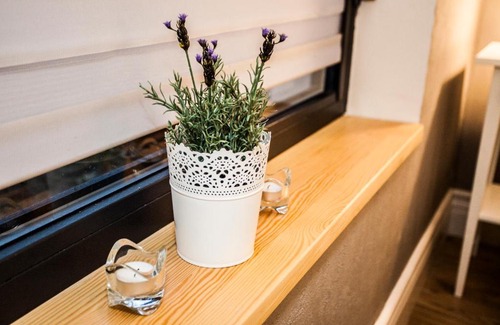 Bialystok Apartment | White Home Apartment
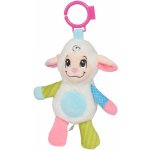 Simba plyšové zvířátko 23 cm bílá – Hledejceny.cz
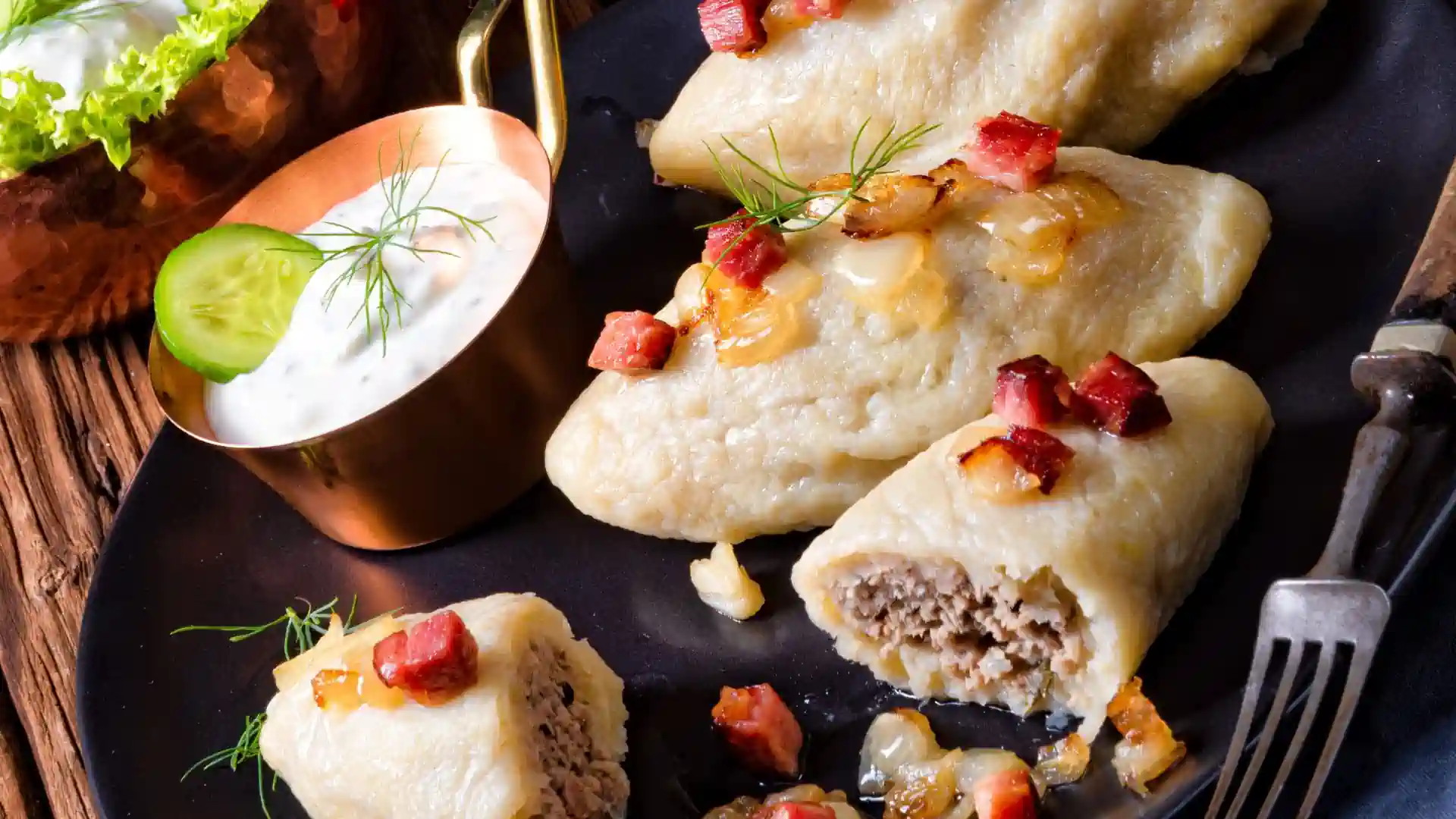 польская кухня традиционные блюда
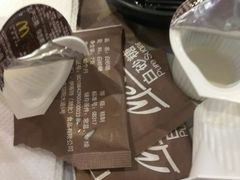 白砂糖-麦当劳(龙之梦购物中心店)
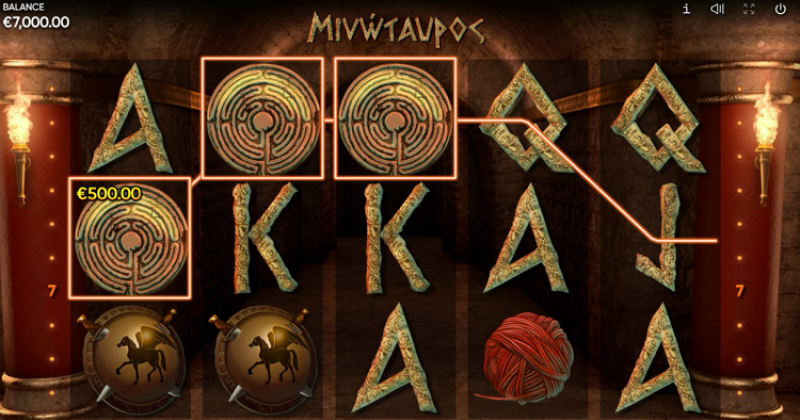 Play Minotaurus, an online slot from Endorphina slot online for free | Casino New Zealand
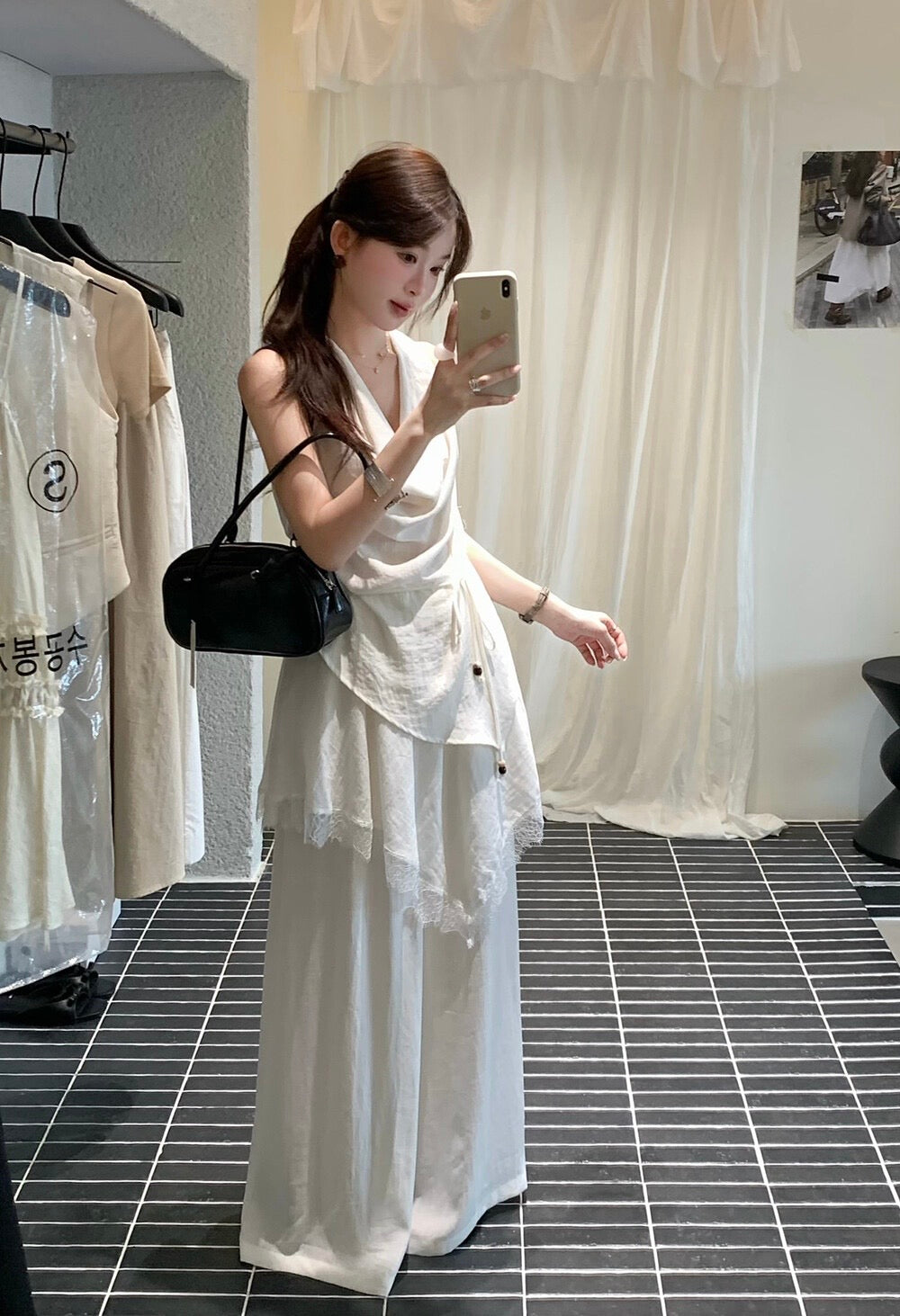 Celeste Drape Set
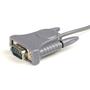 STARTECH USB to RS232 DB9/DB25 Serial Adapter Cable - M/M (ICUSB232DB25)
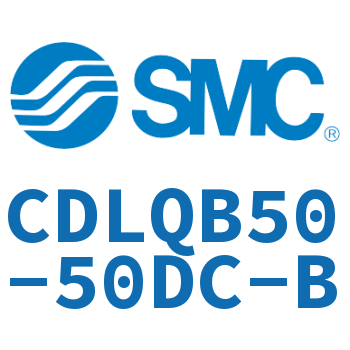 带锁气缸 CDLQB50-50DC-B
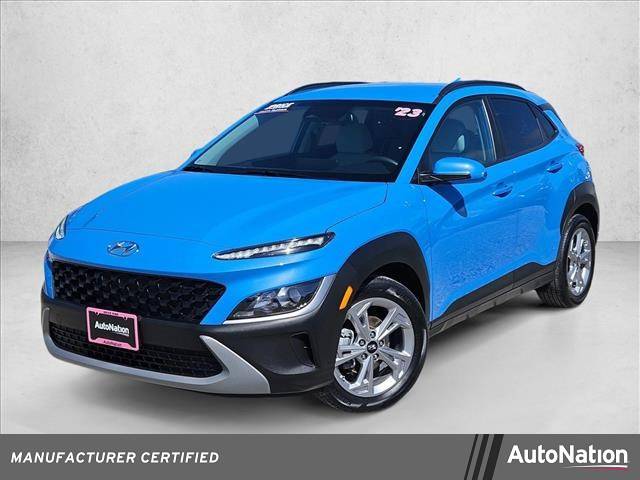 2023 Hyundai Kona SEL — SUV — 24,923 mi — Carlsbad, CA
□ □ □ □ □
What to work on » Reproduce the text of all nine entries above verbatim, one entry per line in the original order, and omit the pictures.

Problem solution »
 Bialystok Apartment | White Home Apartment
 Simba plyšové zvířátko 23 cm bílá – Hledejceny.cz
 польская кухня традиционные блюда
 白砂糖-麦当劳(龙之梦购物中心店)
 Play Minotaurus, an online slot from Endorphina slot online for free | Casino New Zealand
 Celeste Drape Set
 STARTECH USB to RS232 DB9/DB25 Serial Adapter Cable - M/M (ICUSB232DB25)
 带锁气缸 CDLQB50-50DC-B
 2023 Hyundai Kona SEL — SUV — 24,923 mi — Carlsbad, CA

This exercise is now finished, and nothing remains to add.